Door een werkgroep bestaande uit TenneT, VEMW en het Ministerie van Economische Zaken en Klimaat en de ACM is verkend welke uitvalsituaties voor een vrijstelling in aanmerking zouden moeten komen en welke begrenzingen daarbij passend zijn, met het oog op de betrouwbaarheid van het net en maatschappelijke doelmatigheid. Deze werkgroep heeft in grote mate
overeenstemming bereikt over de vrijstellingen. Het is de werkgroep niet gelukt om voor alle vrijstellingen tot overeenstemming te komen. Over het gedeelte waarover geen overeenstemming is bereikt is afgesproken om een maatschappelijke kosten- batenanalyse (MKBA) uit te laten voeren door een onafhankelijk bureau. De uitkomsten van dit onderzoek zijn gebruikt om tot een keuze te komen voor de begrenzing van een specifieke uitvalsituatie, namelijk die van railsystemen in onderhoud.1
Het besluit is via internet geconsulteerd en ter informatie naar de Tweede Kamer gestuurd.

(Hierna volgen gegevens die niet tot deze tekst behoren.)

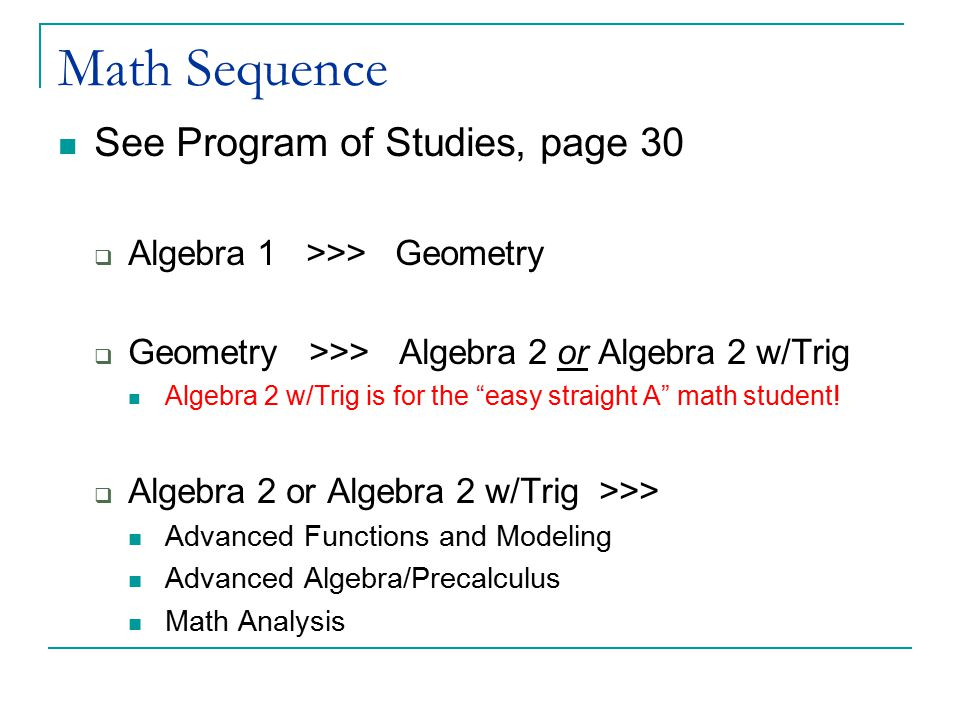 """Math Sequence See Program of Studies, page 30  Algebra 1 >>> Geometry  Geometry >>> Algebra 2 or Algebra 2 w/Trig Algebra 2 w/Trig is for the """"easy"""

De internetconsultatie heeft tien reacties opgeleverd, waarvan zeven openbaar.
Op hoofdlijn worden de maatregelen in het besluit gesteund. Wel zijn er een aantal
aandachtspunten die in meerdere reacties terugkomen. De reacties hebben op een aantal punten geleid tot aanpassing van de toelichting.
In meerdere reacties wordt de zorg geuit voor de gevolgen van de vrijstellingen van n-1 en het openstellen van de spitsstrook voor de betrouwbaarheid van het net.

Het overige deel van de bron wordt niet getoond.